Return all entries precisely as they stand, without the images.

***** Supplied records *****

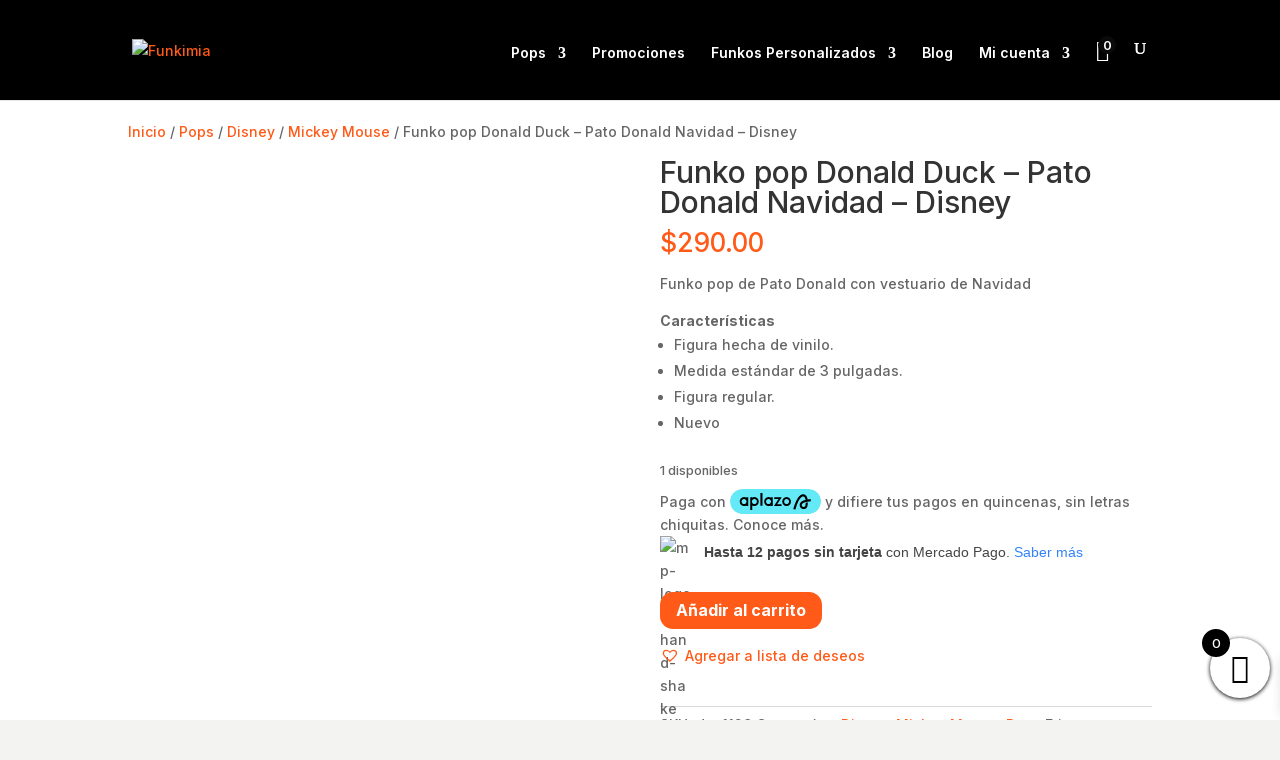

--- FILE ---
content_type: text/css
request_url: https://funkimia.com/wp-content/themes/divi-child/assets/css/styles.css
body_size: 165
content:

@media only screen and (max-width: 767px){body:not(.et-tb) #main-content .container{padding-top:20px !important}}@media only screen and (min-width: 768px){body:not(.et-tb) #main-content .container{padding-top:120px !important}}

.post-type-archive-product .categories-nav,.archive .categories-nav{background:#f2f2f2;float:left;width:100%;margin-bottom:20px;margin-top:20px}.post-type-archive-product .categories-nav .current-category,.archive .categories-nav .current-category{background:#f2703e;padding-left:15px;padding-top:9px;cursor:pointer;float:left;width:100%;height:38px}.post-type-archive-product .categories-nav .current-category h4,.archive .categories-nav .current-category h4{color:#fff;font-weight:500}.post-type-archive-product .categories-nav .subcategories-list,.archive .categories-nav .subcategories-list{display:none;margin:0 10px;list-style:none;float:left;width:100%}.post-type-archive-product .categories-nav .subcategories-list li.subcategory,.archive .categories-nav .subcategories-list li.subcategory{margin:10px 15px}.post-type-archive-product .categories-nav .subcategories-list a,.archive .categories-nav .subcategories-list a{color:#000}.post-type-archive-product ul.products li.product .button,.archive ul.products li.product .button{display:block !important;text-align:center !important;margin-top:2.5em !important}.post-type-archive-product .tinv-wishlist .tinvwl_add_to_wishlist_button.tinvwl-icon-heart-plus.no-txt:before,.post-type-archive-product .tinv-wishlist .tinvwl_add_to_wishlist_button.tinvwl-icon-heart.no-txt:before,.archive .tinv-wishlist .tinvwl_add_to_wishlist_button.tinvwl-icon-heart-plus.no-txt:before,.archive .tinv-wishlist .tinvwl_add_to_wishlist_button.tinvwl-icon-heart.no-txt:before{top:-6px !important;font-size:27px !important}.post-type-archive-product .tinv-wraper.tinv-wishlist,.archive .tinv-wraper.tinv-wishlist{float:right;padding-right:10px}.post-type-archive-product ul.products li.product .price,.post-type-archive-product .woocommerce-page ul.products li.product .price,.archive ul.products li.product .price,.archive .woocommerce-page ul.products li.product .price{float:left}@media only screen and (max-width: 767px){.woocommerce-page ul.products li.product:nth-child(n){margin:0 0 11.5% !important;width:45.25% !important}.et_full_width_page.woocommerce-page ul.products li.product:nth-child(2n+1){clear:both}}

.hidden{display:none}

*****

§ **Answer to this task**:
--- FILE ---
content_type: text/css
request_url: https://funkimia.com/wp-content/themes/divi-child/assets/css/styles.css
body_size: 165
content:

@media only screen and (max-width: 767px){body:not(.et-tb) #main-content .container{padding-top:20px !important}}@media only screen and (min-width: 768px){body:not(.et-tb) #main-content .container{padding-top:120px !important}}

.post-type-archive-product .categories-nav,.archive .categories-nav{background:#f2f2f2;float:left;width:100%;margin-bottom:20px;margin-top:20px}.post-type-archive-product .categories-nav .current-category,.archive .categories-nav .current-category{background:#f2703e;padding-left:15px;padding-top:9px;cursor:pointer;float:left;width:100%;height:38px}.post-type-archive-product .categories-nav .current-category h4,.archive .categories-nav .current-category h4{color:#fff;font-weight:500}.post-type-archive-product .categories-nav .subcategories-list,.archive .categories-nav .subcategories-list{display:none;margin:0 10px;list-style:none;float:left;width:100%}.post-type-archive-product .categories-nav .subcategories-list li.subcategory,.archive .categories-nav .subcategories-list li.subcategory{margin:10px 15px}.post-type-archive-product .categories-nav .subcategories-list a,.archive .categories-nav .subcategories-list a{color:#000}.post-type-archive-product ul.products li.product .button,.archive ul.products li.product .button{display:block !important;text-align:center !important;margin-top:2.5em !important}.post-type-archive-product .tinv-wishlist .tinvwl_add_to_wishlist_button.tinvwl-icon-heart-plus.no-txt:before,.post-type-archive-product .tinv-wishlist .tinvwl_add_to_wishlist_button.tinvwl-icon-heart.no-txt:before,.archive .tinv-wishlist .tinvwl_add_to_wishlist_button.tinvwl-icon-heart-plus.no-txt:before,.archive .tinv-wishlist .tinvwl_add_to_wishlist_button.tinvwl-icon-heart.no-txt:before{top:-6px !important;font-size:27px !important}.post-type-archive-product .tinv-wraper.tinv-wishlist,.archive .tinv-wraper.tinv-wishlist{float:right;padding-right:10px}.post-type-archive-product ul.products li.product .price,.post-type-archive-product .woocommerce-page ul.products li.product .price,.archive ul.products li.product .price,.archive .woocommerce-page ul.products li.product .price{float:left}@media only screen and (max-width: 767px){.woocommerce-page ul.products li.product:nth-child(n){margin:0 0 11.5% !important;width:45.25% !important}.et_full_width_page.woocommerce-page ul.products li.product:nth-child(2n+1){clear:both}}

.hidden{display:none}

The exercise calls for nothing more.